SELECTED PASSAGE.
=======

Despite the flood of articles touting the success and costs of the new hepatitis C virus (HCV) treatments, direct-acting antivirals (DAA), currently hepatitis C remains more dangerous than HIV and it is likely to continue to exert a huge mortality and morbidity for at least three more decades in the United States.
One study and an associated editorial look into this subject further:
- J Chhatwal et al. Hepatitis C Disease Burden in the United States in the Era of Oral Direct-Acting Antivirals. Hepatology 2016; 64: 1442-1450.
- JM Pawlotsky. The End of the Hepatitis C Burden: Really?
In the study, the authors used a validated HCV burden simulation model (HEP-SIM) and noted the following:
“Even in the oral DAA era, 320,000 patients will die, 157,000 will develop hepatocellular carcinoma, and 203,000 will develop decompensated cirrhosis in the next 35 years.”
Part of the problems will be a large number of individuals who remain unaware of their diagnosis (560,000 by year 2020) but other barriers include medication costs.
From the editorial -some pushback on the cost-savings argument:
- “Although current drug regimens were reported to be cost-effective, nothing justifies the current prices, except financial considerations on the drug makers’ side. On the one hand, one could consider that the money saved on liver disease-related expenses is not truly saved. Being cured from HCV and not dying from its complications will not prevent the same individual from dying from another cause at a very high cost.”
My take: To bend the HCV curve faster, there will need to be increased HCV screening, increased treatment capacity, and reasonable costs.

=======

PROVIDED INFORMATION.
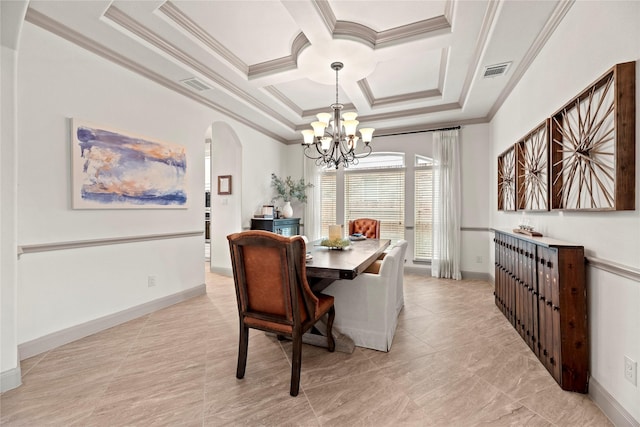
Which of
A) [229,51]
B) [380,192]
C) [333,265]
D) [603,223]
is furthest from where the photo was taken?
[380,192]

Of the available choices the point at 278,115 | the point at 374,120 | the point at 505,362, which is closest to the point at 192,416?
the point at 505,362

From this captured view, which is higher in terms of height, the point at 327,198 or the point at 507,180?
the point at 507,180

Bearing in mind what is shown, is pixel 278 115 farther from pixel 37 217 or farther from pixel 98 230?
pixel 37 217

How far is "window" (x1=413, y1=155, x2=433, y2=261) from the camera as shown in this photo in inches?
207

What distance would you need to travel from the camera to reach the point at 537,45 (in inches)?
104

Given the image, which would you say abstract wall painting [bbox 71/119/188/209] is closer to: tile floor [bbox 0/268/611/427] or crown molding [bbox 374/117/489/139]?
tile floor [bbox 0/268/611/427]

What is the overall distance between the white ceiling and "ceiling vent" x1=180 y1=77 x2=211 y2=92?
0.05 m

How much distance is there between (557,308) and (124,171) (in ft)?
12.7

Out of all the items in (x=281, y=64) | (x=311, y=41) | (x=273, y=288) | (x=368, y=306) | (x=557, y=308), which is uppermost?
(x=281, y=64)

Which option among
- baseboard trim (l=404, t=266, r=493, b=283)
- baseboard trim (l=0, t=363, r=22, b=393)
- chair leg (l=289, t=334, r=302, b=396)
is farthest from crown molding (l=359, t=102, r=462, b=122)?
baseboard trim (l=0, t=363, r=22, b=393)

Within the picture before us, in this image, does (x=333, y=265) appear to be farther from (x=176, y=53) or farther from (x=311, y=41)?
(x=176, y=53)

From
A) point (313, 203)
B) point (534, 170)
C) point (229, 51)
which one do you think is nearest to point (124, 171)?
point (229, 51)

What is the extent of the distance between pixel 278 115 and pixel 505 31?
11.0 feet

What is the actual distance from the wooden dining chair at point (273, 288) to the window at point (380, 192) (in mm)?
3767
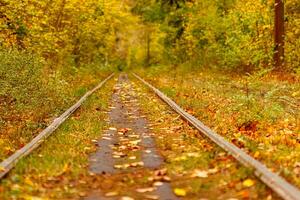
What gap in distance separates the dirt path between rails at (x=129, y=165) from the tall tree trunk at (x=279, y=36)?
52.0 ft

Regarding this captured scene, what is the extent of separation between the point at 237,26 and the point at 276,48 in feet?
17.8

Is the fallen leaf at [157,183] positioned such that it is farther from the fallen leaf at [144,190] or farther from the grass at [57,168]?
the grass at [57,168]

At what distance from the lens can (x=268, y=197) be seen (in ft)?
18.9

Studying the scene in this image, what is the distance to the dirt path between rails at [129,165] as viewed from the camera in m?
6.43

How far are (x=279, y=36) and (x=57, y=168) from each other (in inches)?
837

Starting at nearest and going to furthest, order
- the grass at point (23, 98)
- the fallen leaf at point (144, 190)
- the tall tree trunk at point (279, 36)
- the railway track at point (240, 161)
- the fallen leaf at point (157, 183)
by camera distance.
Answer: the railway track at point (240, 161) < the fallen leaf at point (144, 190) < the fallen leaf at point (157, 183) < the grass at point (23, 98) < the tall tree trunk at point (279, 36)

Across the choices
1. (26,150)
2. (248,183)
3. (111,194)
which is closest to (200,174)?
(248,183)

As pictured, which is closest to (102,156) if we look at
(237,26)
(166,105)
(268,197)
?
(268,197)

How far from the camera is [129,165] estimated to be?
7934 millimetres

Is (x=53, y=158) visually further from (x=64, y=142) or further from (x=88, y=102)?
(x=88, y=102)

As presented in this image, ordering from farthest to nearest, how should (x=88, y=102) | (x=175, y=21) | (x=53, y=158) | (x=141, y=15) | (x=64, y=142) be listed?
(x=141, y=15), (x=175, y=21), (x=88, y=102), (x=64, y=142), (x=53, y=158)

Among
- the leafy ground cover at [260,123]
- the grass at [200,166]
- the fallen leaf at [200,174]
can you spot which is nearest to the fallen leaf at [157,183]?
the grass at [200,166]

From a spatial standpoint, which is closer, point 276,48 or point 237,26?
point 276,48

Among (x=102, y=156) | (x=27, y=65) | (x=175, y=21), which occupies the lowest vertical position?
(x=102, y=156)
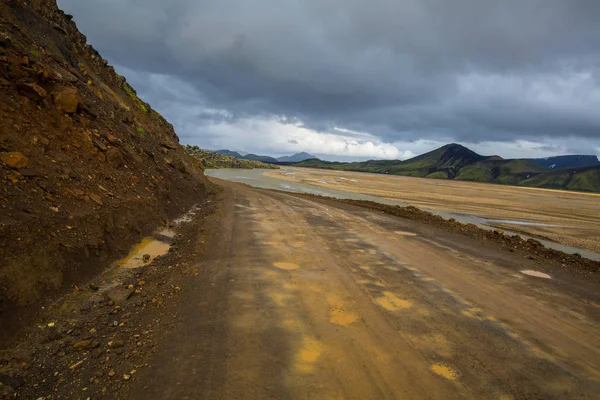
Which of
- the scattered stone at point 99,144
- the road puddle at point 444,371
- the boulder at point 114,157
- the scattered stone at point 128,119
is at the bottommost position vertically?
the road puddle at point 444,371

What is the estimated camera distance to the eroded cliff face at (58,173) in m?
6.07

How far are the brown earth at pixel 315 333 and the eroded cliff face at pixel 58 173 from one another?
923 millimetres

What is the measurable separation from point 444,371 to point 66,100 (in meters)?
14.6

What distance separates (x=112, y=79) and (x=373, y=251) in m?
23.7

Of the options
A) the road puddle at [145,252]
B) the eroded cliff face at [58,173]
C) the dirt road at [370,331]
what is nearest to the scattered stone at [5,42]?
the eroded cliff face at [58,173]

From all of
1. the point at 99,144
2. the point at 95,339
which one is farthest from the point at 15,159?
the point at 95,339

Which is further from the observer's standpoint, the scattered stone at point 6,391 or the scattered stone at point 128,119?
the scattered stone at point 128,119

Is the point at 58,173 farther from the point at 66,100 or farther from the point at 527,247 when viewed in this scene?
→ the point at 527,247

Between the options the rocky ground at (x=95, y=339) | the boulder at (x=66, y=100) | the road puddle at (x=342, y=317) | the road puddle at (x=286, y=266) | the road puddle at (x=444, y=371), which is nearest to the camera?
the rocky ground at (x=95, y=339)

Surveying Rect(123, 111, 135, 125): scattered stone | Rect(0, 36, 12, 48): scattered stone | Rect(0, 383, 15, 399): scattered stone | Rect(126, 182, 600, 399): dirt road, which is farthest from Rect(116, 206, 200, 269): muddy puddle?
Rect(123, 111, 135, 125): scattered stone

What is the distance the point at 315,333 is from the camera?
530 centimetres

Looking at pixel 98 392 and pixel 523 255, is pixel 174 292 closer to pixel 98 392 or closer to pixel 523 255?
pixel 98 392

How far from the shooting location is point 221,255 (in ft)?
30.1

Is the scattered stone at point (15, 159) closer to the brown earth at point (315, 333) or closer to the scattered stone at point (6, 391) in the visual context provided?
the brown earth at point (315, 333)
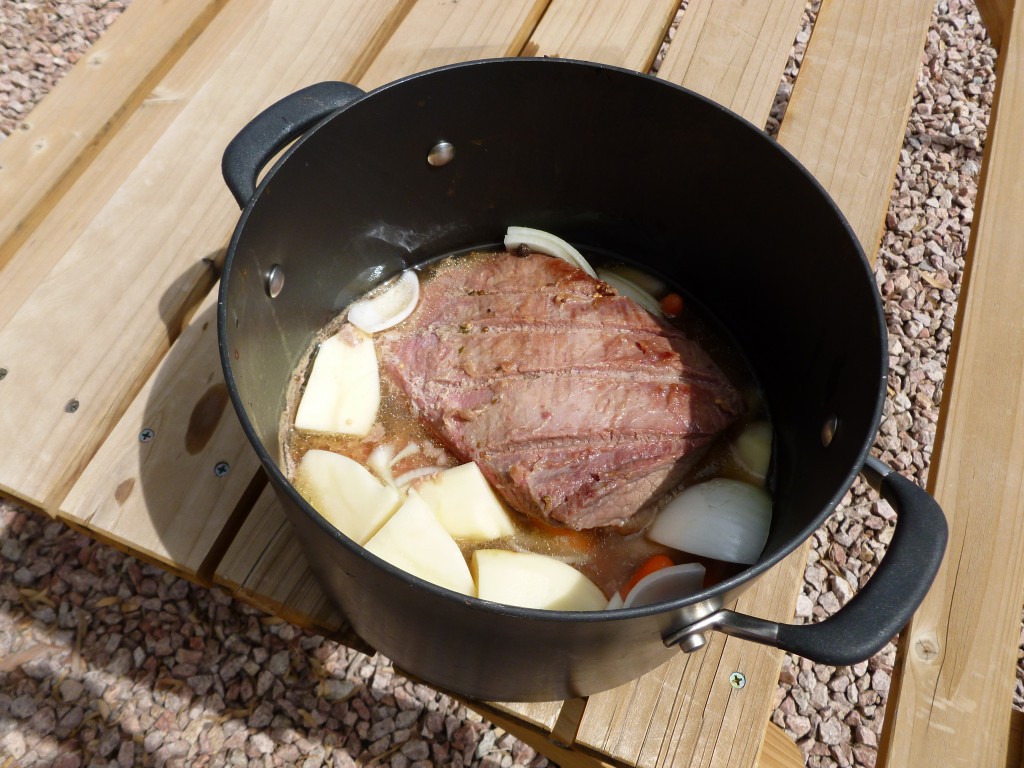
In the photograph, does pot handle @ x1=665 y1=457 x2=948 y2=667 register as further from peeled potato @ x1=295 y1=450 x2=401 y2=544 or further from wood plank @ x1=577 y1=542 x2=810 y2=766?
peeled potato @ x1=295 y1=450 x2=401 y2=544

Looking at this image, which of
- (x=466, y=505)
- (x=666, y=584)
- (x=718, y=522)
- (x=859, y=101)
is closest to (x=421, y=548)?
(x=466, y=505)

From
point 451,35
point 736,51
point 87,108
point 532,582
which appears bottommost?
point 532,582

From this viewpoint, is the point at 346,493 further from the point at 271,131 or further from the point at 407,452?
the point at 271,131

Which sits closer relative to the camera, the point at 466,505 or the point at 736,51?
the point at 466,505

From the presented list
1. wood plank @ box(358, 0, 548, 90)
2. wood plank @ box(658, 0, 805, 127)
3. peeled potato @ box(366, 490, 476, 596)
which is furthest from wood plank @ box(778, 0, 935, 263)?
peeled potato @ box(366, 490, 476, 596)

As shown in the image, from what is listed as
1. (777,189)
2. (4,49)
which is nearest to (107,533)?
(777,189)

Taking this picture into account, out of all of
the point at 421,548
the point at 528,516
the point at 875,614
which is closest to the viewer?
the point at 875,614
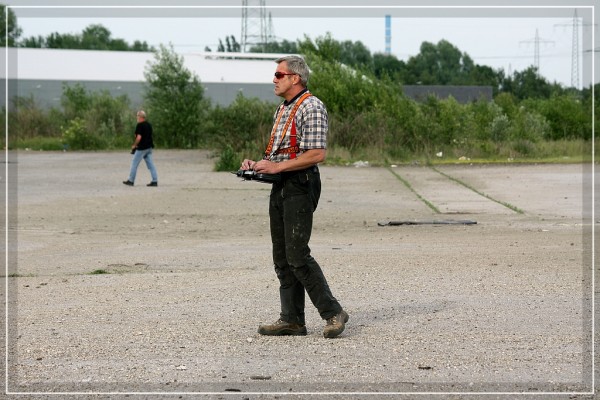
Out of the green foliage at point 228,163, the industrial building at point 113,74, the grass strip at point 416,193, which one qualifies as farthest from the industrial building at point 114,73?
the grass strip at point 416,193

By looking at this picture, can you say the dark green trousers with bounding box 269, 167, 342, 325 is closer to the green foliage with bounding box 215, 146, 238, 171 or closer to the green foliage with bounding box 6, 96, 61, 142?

=======

TASK REQUIREMENTS.
A) List the three measures that the hepatitis C post says are needed to bend the HCV curve faster.
B) Reproduce the hepatitis C post word for word, from "In the study, the" up to and including "include medication costs.".

OUTPUTS IN ORDER.
A)
- Increased HCV screening
- Increased treatment capacity
- Reasonable costs

B)
In the study, the authors used a validated HCV burden simulation model (HEP-SIM) and noted the following:
“Even in the oral DAA era, 320,000 patients will die, 157,000 will develop hepatocellular carcinoma, and 203,000 will develop decompensated cirrhosis in the next 35 years.”
Part of the problems will be a large number of individuals who remain unaware of their diagnosis (560,000 by year 2020) but other barriers include medication costs.